### RECORDS SUPPLIED

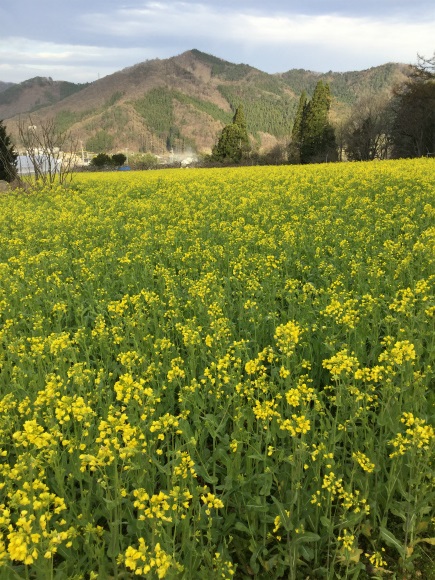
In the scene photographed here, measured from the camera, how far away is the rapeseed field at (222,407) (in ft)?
9.54

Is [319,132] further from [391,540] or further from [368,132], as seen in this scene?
[391,540]

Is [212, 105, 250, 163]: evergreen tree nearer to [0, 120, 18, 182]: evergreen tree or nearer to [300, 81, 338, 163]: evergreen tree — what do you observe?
[300, 81, 338, 163]: evergreen tree

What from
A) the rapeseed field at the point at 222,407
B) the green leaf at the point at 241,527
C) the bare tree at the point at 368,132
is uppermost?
the bare tree at the point at 368,132

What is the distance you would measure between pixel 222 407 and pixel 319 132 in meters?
63.3

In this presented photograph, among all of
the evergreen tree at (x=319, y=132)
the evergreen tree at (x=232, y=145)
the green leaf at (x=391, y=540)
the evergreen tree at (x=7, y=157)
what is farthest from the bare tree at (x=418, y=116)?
the green leaf at (x=391, y=540)

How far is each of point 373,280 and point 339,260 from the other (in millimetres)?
1706

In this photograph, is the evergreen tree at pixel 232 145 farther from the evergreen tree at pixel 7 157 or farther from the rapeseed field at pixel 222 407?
the rapeseed field at pixel 222 407

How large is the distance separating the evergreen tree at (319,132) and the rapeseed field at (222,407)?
173ft

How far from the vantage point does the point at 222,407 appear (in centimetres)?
383

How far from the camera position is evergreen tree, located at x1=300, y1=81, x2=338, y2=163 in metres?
61.4

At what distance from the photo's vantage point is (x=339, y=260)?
835 cm

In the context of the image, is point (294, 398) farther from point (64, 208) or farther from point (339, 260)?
point (64, 208)

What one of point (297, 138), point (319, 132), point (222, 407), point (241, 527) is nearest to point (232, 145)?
point (297, 138)

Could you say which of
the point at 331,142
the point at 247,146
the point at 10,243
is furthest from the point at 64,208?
the point at 247,146
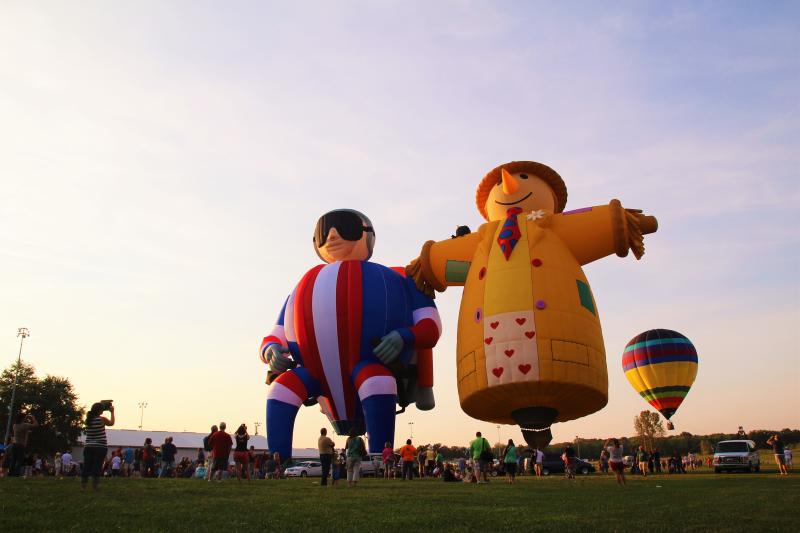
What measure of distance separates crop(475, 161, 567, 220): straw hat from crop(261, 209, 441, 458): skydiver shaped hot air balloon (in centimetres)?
330

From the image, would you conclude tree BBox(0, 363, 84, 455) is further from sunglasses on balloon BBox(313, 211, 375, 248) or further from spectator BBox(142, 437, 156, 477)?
sunglasses on balloon BBox(313, 211, 375, 248)

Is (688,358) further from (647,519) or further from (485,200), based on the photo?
(647,519)

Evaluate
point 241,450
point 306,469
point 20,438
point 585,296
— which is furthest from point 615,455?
point 306,469

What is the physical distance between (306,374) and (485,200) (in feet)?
20.7

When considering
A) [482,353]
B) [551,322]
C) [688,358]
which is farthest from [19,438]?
[688,358]

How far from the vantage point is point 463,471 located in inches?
780

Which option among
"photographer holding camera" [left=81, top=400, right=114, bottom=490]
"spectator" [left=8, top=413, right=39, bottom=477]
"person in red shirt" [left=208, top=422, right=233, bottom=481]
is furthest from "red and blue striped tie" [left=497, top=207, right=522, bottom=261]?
"spectator" [left=8, top=413, right=39, bottom=477]

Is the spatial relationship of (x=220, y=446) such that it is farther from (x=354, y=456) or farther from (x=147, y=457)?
(x=147, y=457)

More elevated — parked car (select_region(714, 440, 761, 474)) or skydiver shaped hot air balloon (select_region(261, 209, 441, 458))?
skydiver shaped hot air balloon (select_region(261, 209, 441, 458))

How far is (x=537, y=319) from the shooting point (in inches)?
544

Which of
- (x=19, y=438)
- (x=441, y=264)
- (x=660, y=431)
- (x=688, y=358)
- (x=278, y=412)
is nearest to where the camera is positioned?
(x=19, y=438)

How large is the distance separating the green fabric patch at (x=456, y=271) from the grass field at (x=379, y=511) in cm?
672

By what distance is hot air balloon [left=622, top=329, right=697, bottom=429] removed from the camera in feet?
76.7

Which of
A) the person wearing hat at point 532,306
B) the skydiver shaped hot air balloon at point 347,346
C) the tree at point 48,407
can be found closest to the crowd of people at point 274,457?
the skydiver shaped hot air balloon at point 347,346
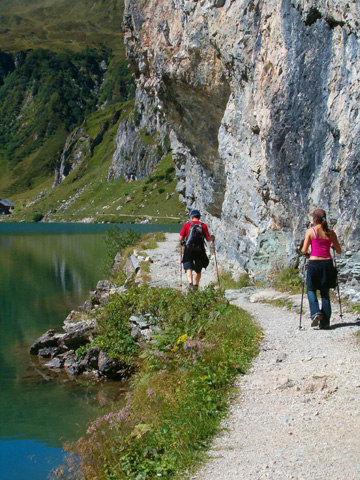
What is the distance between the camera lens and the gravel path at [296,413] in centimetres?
530

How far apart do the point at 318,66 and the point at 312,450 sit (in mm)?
12525

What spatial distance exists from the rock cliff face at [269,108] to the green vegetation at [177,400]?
189 inches

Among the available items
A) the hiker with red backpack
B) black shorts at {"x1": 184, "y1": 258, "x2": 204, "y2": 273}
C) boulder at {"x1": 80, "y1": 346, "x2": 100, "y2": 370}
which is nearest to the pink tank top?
the hiker with red backpack

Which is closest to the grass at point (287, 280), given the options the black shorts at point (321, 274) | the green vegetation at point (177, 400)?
the green vegetation at point (177, 400)

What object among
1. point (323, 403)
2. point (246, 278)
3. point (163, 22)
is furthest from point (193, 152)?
point (323, 403)

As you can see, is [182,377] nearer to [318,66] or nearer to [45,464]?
[45,464]

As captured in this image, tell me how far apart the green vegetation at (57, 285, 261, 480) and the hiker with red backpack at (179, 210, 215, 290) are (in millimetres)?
1439

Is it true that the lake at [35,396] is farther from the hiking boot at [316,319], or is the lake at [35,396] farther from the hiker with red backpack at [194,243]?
the hiking boot at [316,319]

### DIRECTIONS
Write out every record above exactly as it stands, but leave out the pictures.

### OUTPUT OF THE EXERCISE
In the scene photographed here, measured from the camera, how far away is the rapeseed field at (222,407) (in ft)?
9.54

Is [319,132] further from [391,540] or further from [368,132], as seen in this scene?
[391,540]

Is [212, 105, 250, 163]: evergreen tree nearer to [0, 120, 18, 182]: evergreen tree or nearer to [300, 81, 338, 163]: evergreen tree — what do you observe?
[300, 81, 338, 163]: evergreen tree

What from
A) the rapeseed field at the point at 222,407
B) the green leaf at the point at 241,527
C) the bare tree at the point at 368,132
is uppermost?
the bare tree at the point at 368,132

What is the distance you would measure between pixel 222 407 and pixel 319 132 in meters?
63.3

In this presented photograph, among all of
the evergreen tree at (x=319, y=132)
the evergreen tree at (x=232, y=145)
the green leaf at (x=391, y=540)
the evergreen tree at (x=7, y=157)
what is farthest from the bare tree at (x=418, y=116)?
the green leaf at (x=391, y=540)

How far is each of point 373,280 and point 339,260 from the other (in millimetres)?
1706

In this photograph, is the evergreen tree at pixel 232 145 farther from the evergreen tree at pixel 7 157 or farther from the rapeseed field at pixel 222 407?
the rapeseed field at pixel 222 407

How large is the distance separating the evergreen tree at (319,132) and the rapeseed field at (222,407)?
173ft

How far from the vantage point does the point at 222,407 appear (in centimetres)?
383

How far from the camera position is evergreen tree, located at x1=300, y1=81, x2=338, y2=163 in metres?
61.4

At what distance from the photo's vantage point is (x=339, y=260)?
835 cm

In the context of the image, is point (294, 398) farther from point (64, 208) or farther from point (339, 260)?
point (64, 208)

What one of point (297, 138), point (319, 132), point (222, 407), point (241, 527) is nearest to point (232, 145)?
point (297, 138)

Could you say which of
the point at 331,142
the point at 247,146
the point at 10,243
is furthest from the point at 64,208?
the point at 247,146
What measure of distance separates crop(475, 161, 567, 220): straw hat from crop(261, 209, 441, 458): skydiver shaped hot air balloon (in centimetres)?
330

From the image, would you conclude tree BBox(0, 363, 84, 455) is further from sunglasses on balloon BBox(313, 211, 375, 248) or further from spectator BBox(142, 437, 156, 477)?
sunglasses on balloon BBox(313, 211, 375, 248)

Is (688,358) further from (647,519) or further from (485,200), based on the photo?
(647,519)

Evaluate
point 241,450
point 306,469
point 20,438
point 585,296
— which is furthest from point 615,455?
point 306,469

What is the physical distance between (306,374) and (485,200) (in feet)?
20.7

When considering
A) [482,353]
B) [551,322]
C) [688,358]
which is farthest from [19,438]?
[688,358]

How far from the vantage point is point 463,471 located in inches?
780

Which option among
"photographer holding camera" [left=81, top=400, right=114, bottom=490]
"spectator" [left=8, top=413, right=39, bottom=477]
"person in red shirt" [left=208, top=422, right=233, bottom=481]
is furthest from "red and blue striped tie" [left=497, top=207, right=522, bottom=261]?
"spectator" [left=8, top=413, right=39, bottom=477]

Is the spatial relationship of (x=220, y=446) such that it is farther from (x=354, y=456) or farther from (x=147, y=457)?
(x=147, y=457)

More elevated — parked car (select_region(714, 440, 761, 474)) or skydiver shaped hot air balloon (select_region(261, 209, 441, 458))?
skydiver shaped hot air balloon (select_region(261, 209, 441, 458))

How far is (x=537, y=319) from the shooting point (in inches)?
544

Which of
- (x=19, y=438)
- (x=441, y=264)
- (x=660, y=431)
- (x=688, y=358)
- (x=278, y=412)
is nearest to where the camera is positioned?
(x=19, y=438)

How large is the distance separating the green fabric patch at (x=456, y=271) from the grass field at (x=379, y=511) in cm?
672

By what distance is hot air balloon [left=622, top=329, right=697, bottom=429] removed from the camera in feet?
76.7

Which of
A) the person wearing hat at point 532,306
B) the skydiver shaped hot air balloon at point 347,346
C) the tree at point 48,407
can be found closest to the crowd of people at point 274,457?
the skydiver shaped hot air balloon at point 347,346
What is the distance between the camera lens and the gravel path at [296,413] in centimetres?
530

How far apart do the point at 318,66 and the point at 312,450 sit (in mm)?
12525

What spatial distance exists from the rock cliff face at [269,108] to the green vegetation at [177,400]?
189 inches

Among the available items
A) the hiker with red backpack
B) black shorts at {"x1": 184, "y1": 258, "x2": 204, "y2": 273}
C) boulder at {"x1": 80, "y1": 346, "x2": 100, "y2": 370}
which is nearest to the pink tank top?
the hiker with red backpack

Which is closest to the grass at point (287, 280), given the options the black shorts at point (321, 274) | the green vegetation at point (177, 400)?
the green vegetation at point (177, 400)

What object among
1. point (323, 403)
2. point (246, 278)
3. point (163, 22)
is furthest from point (193, 152)?
point (323, 403)

As you can see, is [182,377] nearer to [318,66] or nearer to [45,464]?
[45,464]

As captured in this image, tell me how far apart the green vegetation at (57, 285, 261, 480) and the hiker with red backpack at (179, 210, 215, 290) are (in millimetres)?
1439

Is it true that the lake at [35,396] is farther from the hiking boot at [316,319], or is the lake at [35,396] farther from the hiker with red backpack at [194,243]?
the hiking boot at [316,319]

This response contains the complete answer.